I tried multiple computers, multiple of our boards and Windows 7 and 8 but the result is the same although some PC's seem to exhibit the problem a bit more often (still it hardly ever happens).
You can make the problem go away by unplugging our device and plugging it back in, or by restarting the computer. I guess both cases could have the problem to re-appear, but as it is so rare I have never seen it fail twice in a row. And also because rebooting the computer (when the device had not been found) is easy to test by some scripts, this was the way to go. Still it takes hours (sometimes days) of continuous rebooting for the problem to appear on our test devices, but at our customer it happens more frequently and that is a problem for them.
First I thought that the MSP430 might have ended up in 'ST_PHYS_CONNECTED_NOENUM_SUSP' as I could end up there by connecting the USB connector loosely to the USB port. Probably just enough for the USB device to be detected by the host but not to enumerate it properly. I added some blinking LEDs when it had ended up there but after 2 more days of rebooting the reboot process had stopped but the device was not in that state.

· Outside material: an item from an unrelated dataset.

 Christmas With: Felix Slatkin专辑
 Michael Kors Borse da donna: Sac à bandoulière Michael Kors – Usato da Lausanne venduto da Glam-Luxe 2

Unfortunately I have never seen it fail with a debugger attached and connecting the debugger when the failure had occurred, made the MSP430 reset so I really have no idea where it ends up and the stack is also mostly event driven so there is a chance that the MSP430 is in LPM anyway leaving me even more clueless. When the device is detected and enumerated correctly it seems to work just fine (at least for as long as we have tested this).
Does anyone have any idea what else to look for? Could it be a hardware error or something in the stack?